What distinguishes The Reprisal from many other
stories of partisan warfare is not only its focus on female experience, but
also its employment of a highly imaginative narrative strategy. First Bonanni
offers the conceit of a hidden story, proclaimed in the novel’s first lines:
“These facts have never been revealed. No one has ever breathed a word. Everything
buried. Soon the last shovelful of dirt will drop, so to speak, since I, the
last, am old.” She also parcels out her difficult tale in small chunks, ten
chapters divided into six numbered sections each that the translators, in their
introduction, liken to cantos. Given the intensity of the story, one is
grateful for this manner of structuring that, akin to the Kaddish in Jewish
liturgy, provides an almost ritualistic and rhythmic quality for sustaining one’s
engagement with difficult subject matter.
The most striking feature of the novel, though, one which
only gradually reveals itself, is Bonanni’s unusual use of first person
narration. Her narrator, already in the first lines announcing his role, slips
in and out of the story. Sometimes he is present and referred to by the other
characters – chastised at times by the woman, for example, and explicitly
called by her “a witness here, our assiduous schoolteacher.” At other times he
appears so detached an observer that one questions his existance as a living
being, as he does himself: “But was I there? Maybe I wasn’t.” All we know for
sure is that he is described as a teacher who has accompanied the Fascists to
the monastery, “assigned to surveillance…alone and suspect” and “the only one
who had refused a weapon.” He also clearly operates as an explicit literary
invention of the author, serving as witness not simply to observe events but
also as a literary vehicle for the telling of the tale, in this latter role
functioning as a locus for the novel’s overarching theme concerning the
responsibility implicit in the act of witnessing. Through this alternating
presence and ineffability - and especially through the narrator’s behavior at a
critical moment - Bonanni brilliantly entwines the reader in her witness’
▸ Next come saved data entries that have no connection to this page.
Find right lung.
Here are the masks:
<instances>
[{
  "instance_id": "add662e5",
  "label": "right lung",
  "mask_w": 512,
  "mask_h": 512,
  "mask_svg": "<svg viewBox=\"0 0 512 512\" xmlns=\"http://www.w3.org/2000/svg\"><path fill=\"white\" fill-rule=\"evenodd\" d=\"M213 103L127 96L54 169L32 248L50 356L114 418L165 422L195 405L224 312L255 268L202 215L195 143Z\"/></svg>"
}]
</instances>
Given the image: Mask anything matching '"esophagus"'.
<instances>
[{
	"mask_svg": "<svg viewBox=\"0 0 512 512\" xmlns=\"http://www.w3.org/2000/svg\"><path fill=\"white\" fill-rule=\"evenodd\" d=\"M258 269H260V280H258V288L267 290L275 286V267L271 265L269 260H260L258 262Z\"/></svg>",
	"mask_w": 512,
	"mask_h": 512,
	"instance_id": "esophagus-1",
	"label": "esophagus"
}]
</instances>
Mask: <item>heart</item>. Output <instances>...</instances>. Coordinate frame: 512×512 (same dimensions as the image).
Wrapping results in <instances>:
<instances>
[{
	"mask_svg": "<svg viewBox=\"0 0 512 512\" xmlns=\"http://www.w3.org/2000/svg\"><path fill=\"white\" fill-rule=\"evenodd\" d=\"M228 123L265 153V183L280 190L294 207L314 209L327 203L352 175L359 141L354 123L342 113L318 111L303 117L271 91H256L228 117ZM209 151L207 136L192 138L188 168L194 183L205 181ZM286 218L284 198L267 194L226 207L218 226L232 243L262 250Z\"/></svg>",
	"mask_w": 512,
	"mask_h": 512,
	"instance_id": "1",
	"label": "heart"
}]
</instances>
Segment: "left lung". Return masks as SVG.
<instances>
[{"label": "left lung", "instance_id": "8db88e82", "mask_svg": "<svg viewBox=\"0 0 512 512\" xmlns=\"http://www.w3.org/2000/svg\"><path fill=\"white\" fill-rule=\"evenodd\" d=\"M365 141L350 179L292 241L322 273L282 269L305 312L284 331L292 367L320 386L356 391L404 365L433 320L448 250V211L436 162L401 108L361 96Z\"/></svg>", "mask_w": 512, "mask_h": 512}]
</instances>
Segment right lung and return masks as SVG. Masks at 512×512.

responsibility, forces the reader’s own moral self-examination. Not content
merely to tell a riveting war story, Bonanni never loses sight of her narrative
as an explicitly literary enterprise that calls attention to how a tale is told
and to the responsibilities involved in telling it. Adding additional
complexity to these themes, Bonanni alludes to a notebook La Rossa has kept to recount
her own story, a missing text with which the witness - and the reader - must reckon.
Bonanni, who published her first stories in 1927
and rose to fame due to winning a writing contest and to having been cheered
along by poet Eugenio Montale, did not live to see The Reprisal
published. Rejected when submitted for publication in 1985, the novel did not
appear in Italian until 2003, nearly 20 years later, and evidence exists that
Bonanni had worked on the manuscript since the end of the war – a span of some
forty years. 70 years later, readers of English can be grateful to have access
to a classic of World War II literature.